Deformations of GR, Geometrodynamics and Reality Conditions

TL;DR

This paper investigates complexified deformations of four-dimensional General Relativity, focusing on their Hamiltonian structure, reality conditions, and the implications for geometrodynamics and metric reconstruction.

Contribution

It introduces a four-parameter class of deformations extending Ashtekar's formalism and analyzes their impact on the closure of evolution equations and reality conditions.

Findings

Modified theories generally do not close in metric variables.

Reality conditions are not preserved under dynamics in Lorentzian signature.

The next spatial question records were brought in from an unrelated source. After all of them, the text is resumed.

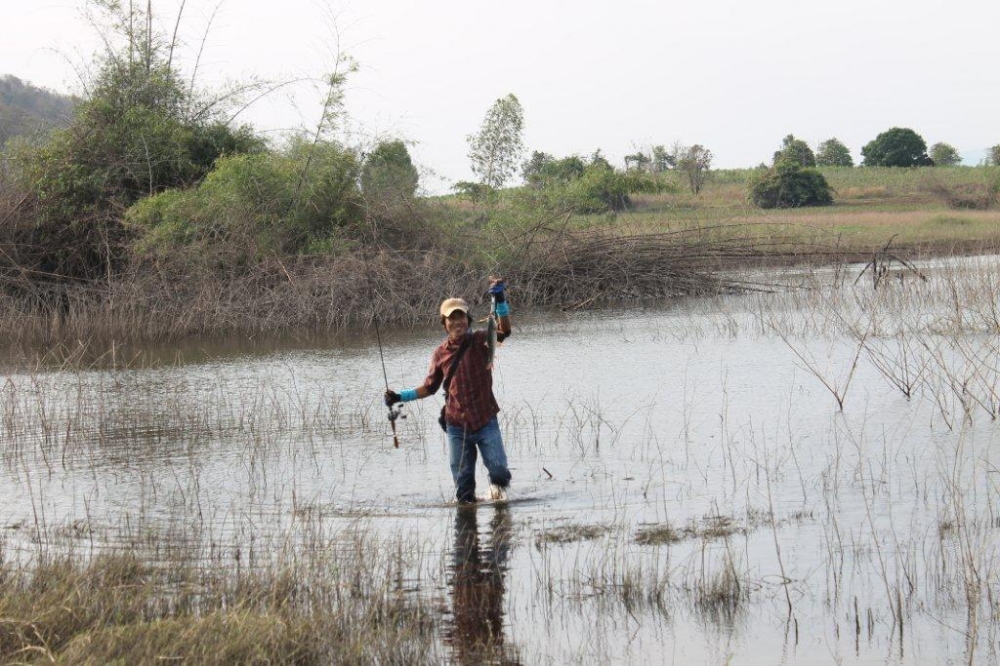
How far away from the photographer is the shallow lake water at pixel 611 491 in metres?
6.11

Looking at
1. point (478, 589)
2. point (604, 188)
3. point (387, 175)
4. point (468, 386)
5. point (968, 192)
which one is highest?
point (387, 175)

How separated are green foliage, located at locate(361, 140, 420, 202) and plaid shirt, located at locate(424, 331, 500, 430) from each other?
61.7 ft

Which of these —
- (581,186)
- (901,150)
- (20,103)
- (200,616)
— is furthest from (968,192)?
(20,103)

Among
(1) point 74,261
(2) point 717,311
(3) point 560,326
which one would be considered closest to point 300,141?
(1) point 74,261

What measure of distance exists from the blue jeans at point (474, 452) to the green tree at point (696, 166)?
1915 inches

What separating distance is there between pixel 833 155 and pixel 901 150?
730cm

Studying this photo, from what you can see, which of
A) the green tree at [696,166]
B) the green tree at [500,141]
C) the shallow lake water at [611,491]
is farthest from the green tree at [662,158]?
the shallow lake water at [611,491]

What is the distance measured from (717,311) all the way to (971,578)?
1599cm

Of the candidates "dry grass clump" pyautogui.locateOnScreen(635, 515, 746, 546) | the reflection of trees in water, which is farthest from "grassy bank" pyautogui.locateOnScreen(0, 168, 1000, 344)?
"dry grass clump" pyautogui.locateOnScreen(635, 515, 746, 546)

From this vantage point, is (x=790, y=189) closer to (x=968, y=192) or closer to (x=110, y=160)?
(x=968, y=192)

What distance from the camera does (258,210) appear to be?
25625 mm

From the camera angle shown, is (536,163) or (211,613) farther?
(536,163)

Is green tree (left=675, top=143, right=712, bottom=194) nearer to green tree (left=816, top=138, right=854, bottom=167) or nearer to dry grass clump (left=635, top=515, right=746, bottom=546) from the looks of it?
green tree (left=816, top=138, right=854, bottom=167)

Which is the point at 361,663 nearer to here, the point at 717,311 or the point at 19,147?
the point at 717,311
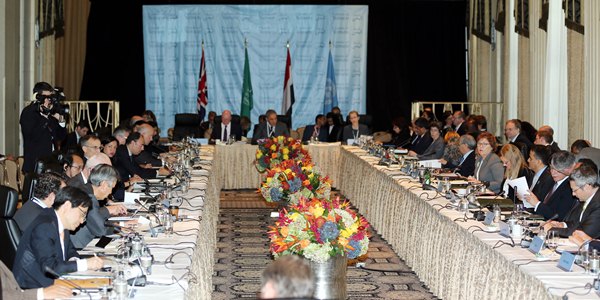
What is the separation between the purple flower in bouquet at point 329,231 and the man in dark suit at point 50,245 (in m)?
1.31

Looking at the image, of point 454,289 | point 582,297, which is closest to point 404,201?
point 454,289

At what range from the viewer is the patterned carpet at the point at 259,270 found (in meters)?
7.12

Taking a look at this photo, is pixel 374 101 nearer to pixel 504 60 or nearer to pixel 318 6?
pixel 318 6

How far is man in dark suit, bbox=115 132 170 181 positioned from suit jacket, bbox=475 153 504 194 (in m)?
3.22

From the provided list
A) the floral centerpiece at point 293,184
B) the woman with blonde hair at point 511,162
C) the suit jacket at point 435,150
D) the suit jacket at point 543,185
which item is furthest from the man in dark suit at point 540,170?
the suit jacket at point 435,150

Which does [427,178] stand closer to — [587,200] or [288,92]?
[587,200]

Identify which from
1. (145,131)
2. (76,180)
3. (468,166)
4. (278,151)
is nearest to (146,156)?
(145,131)

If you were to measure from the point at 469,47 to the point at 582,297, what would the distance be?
13525 mm

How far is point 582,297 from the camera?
421 cm

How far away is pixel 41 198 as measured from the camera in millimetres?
5281

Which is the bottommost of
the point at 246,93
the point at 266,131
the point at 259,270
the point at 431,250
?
the point at 259,270

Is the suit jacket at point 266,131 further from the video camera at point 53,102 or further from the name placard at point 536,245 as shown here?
the name placard at point 536,245

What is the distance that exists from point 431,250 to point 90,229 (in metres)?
2.46

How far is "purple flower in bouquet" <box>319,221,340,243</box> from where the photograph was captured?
17.9ft
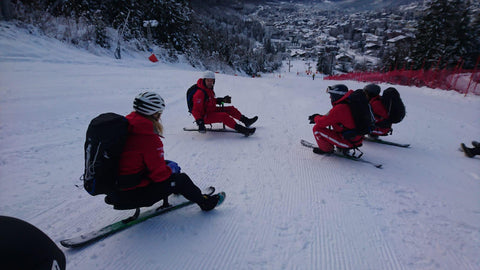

Only standard GR and Self-Dual Gravity maintain metric-only evolution equations.

Abstract

In four dimensions complexified General Relativity (GR) can be non-trivially deformed: There exists an (infinite-parameter) set of modifications all having the same count of degrees of freedom. It is trivial to impose reality conditions that give versions of the deformed theories corresponding to Riemannian and split metric signatures. We revisit the Lorentzian signature case. To make the problem tractable, we restrict our attention to a four-parameter set of deformations that are natural extensions of Ashtekar's Hamiltonian formalism for GR. The Hamiltonian of the later is a linear combination of $EEE$ and $EEB$. We consider theories for which the Hamiltonian constraint is a general linear combination of $EEE, EEB, EBB$ and $BBB$. Our main result is the computation of the evolution equations for the modified theories as geometrodynamics evolution equations for the 3-metric. We show that only for GR (and the related theory of Self-Dual Gravity) these equations close in the sense that they can be written in terms of only the metric and its first time derivative. Modified theories are therefore seen to be essentially non-metric in the sense that their dynamics cannot be reduced to geometrodynamics. We then show this to be related to the problem with Lorentzian reality conditions: the conditions of reality of the 3-metric and its time derivative are not acceptable because they are not preserved by the dynamics. Put differently, their conservation implies extra reality conditions on higher-order time derivatives, which then leaves no room for degrees of freedom.